A presença de evangélicos em episódios antiéticos nos entristece sempre, mas não nos surpreende. Temos alertado para isso por muitos anos. Fizemos, então, a distinção entre “evangélicos políticos” (cidadãos evangélicos eleitos por seus programas e méritos para o bem-comum de toda a sociedade) de “políticos evangélicos” (cidadãos evangélicos eleitos pelo voto controlado das igrejas, com ânimo meramente corporativista de trazer benesses do Estado para as mesmas). No final dos trabalhos da Constituinte, em 1988, órgãos da imprensa, como o Jornal do Brasil e o Correio Brasiliense, chamavam a atenção para o dado de que dos 34 parlamentares evangélicos de então apenas seis não tinham sobre si a suspeita de comportamento antiético. O voto dos “currais eleitorais” em “candidatos oficiais”, com deficiente conhecimento histórico, teológico e ético dos princípios cristãos para a ação política, carentes de experiência na vida pública e jejunos de conteúdo ideológico ou programático, com uma motivação meramente corporativista, tem resultado em uma prática clientelista, ferindo a ética, a busca pelo bem-comum e os valores do reino de Deus.

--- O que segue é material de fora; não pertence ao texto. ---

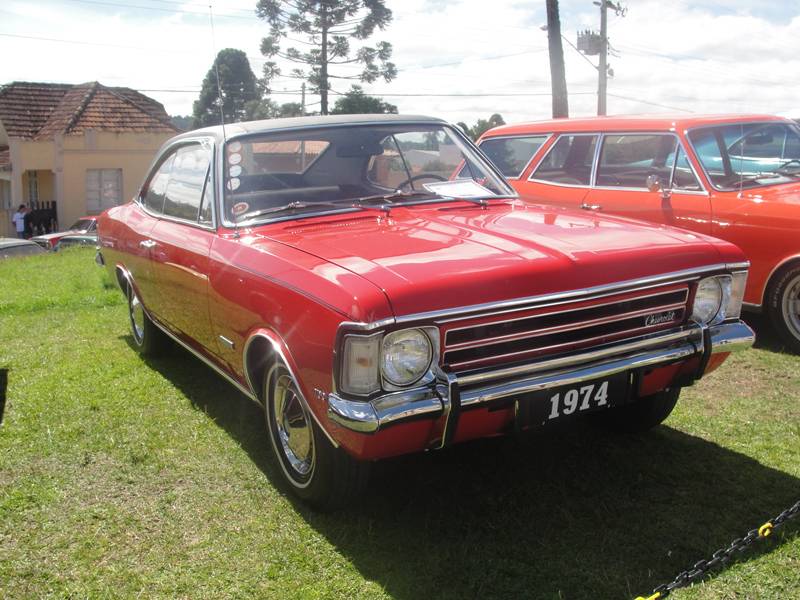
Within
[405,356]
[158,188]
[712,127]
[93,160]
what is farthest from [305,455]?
[93,160]

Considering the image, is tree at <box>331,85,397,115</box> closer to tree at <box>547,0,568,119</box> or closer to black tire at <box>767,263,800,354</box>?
tree at <box>547,0,568,119</box>

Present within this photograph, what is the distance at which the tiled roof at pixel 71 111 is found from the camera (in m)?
31.2

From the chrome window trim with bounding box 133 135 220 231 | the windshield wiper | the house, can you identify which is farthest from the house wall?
the windshield wiper

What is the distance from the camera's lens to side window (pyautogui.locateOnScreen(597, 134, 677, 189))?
261 inches

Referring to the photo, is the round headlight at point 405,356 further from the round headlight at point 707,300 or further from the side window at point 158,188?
the side window at point 158,188

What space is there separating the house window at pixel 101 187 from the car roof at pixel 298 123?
28371 mm

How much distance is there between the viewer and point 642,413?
14.1 ft

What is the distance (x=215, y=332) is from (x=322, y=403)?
1.23 meters

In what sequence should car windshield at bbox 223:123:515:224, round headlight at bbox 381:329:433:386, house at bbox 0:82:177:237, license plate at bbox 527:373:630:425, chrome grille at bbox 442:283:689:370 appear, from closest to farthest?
round headlight at bbox 381:329:433:386, chrome grille at bbox 442:283:689:370, license plate at bbox 527:373:630:425, car windshield at bbox 223:123:515:224, house at bbox 0:82:177:237

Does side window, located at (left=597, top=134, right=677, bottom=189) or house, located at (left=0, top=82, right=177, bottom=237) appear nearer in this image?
side window, located at (left=597, top=134, right=677, bottom=189)

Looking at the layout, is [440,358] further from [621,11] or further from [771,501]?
[621,11]

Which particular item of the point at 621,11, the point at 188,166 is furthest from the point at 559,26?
the point at 188,166

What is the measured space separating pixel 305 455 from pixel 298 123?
1927mm

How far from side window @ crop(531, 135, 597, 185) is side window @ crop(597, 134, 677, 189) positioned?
14 cm
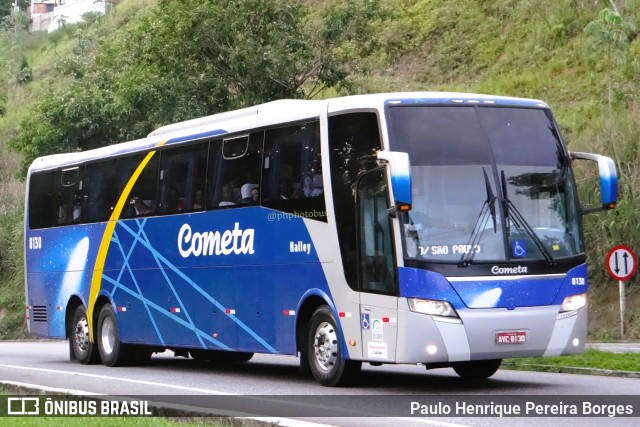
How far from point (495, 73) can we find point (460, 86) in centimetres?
132

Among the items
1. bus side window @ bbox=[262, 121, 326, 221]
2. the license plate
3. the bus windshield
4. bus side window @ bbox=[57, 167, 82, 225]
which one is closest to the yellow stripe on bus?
bus side window @ bbox=[57, 167, 82, 225]

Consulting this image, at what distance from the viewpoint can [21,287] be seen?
51.0 meters

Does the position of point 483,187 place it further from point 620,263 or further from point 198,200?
point 620,263

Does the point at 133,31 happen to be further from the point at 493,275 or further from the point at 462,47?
the point at 493,275

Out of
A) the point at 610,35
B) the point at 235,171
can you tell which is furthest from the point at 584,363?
the point at 610,35

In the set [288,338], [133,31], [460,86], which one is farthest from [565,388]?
[460,86]

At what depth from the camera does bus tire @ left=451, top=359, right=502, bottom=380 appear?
17.0 m

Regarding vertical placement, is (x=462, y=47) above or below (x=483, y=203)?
above

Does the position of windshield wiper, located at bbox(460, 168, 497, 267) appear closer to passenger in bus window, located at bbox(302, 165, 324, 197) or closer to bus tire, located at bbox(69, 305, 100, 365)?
passenger in bus window, located at bbox(302, 165, 324, 197)

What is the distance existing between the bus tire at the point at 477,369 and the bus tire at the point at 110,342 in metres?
7.45

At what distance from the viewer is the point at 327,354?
16203 millimetres

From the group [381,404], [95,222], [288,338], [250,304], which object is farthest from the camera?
[95,222]

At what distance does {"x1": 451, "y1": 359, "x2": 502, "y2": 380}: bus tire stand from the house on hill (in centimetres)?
9365

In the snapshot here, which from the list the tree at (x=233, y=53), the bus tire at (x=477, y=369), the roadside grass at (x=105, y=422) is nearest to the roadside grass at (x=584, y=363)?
the bus tire at (x=477, y=369)
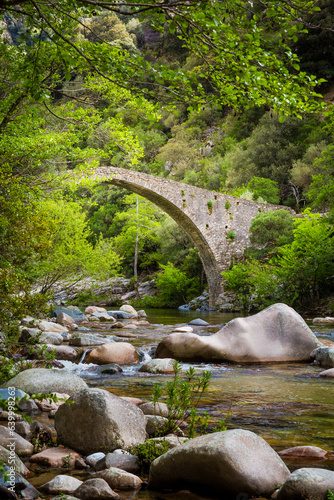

Em alguns casos, pode-se adicionar um quê de triunfalismo teocrático.
Desde a inserção do protestantismo missionário no Brasil (1850) até o golpe militar (1964) tivemos uma positiva participação política, principalmente de membros das igrejas históricas, mas, também, pentecostais, como o governador interino do Estado de Pernambuco, o deputado estadual e líder sindical dos tecelões, o assembleiano Torres Galvão, ainda na década de 1950. O manipulado temor do comunismo, a repressão do Regime Militar e a disseminação (na década de 1970) da heresia “crente não se mete em política” levaram ao desastre de uma ruptura histórica, de uma amnésia coletiva em relação a episódios e personagens dignificantes do passado e ao surgimento, desde então, de gerações de alienados.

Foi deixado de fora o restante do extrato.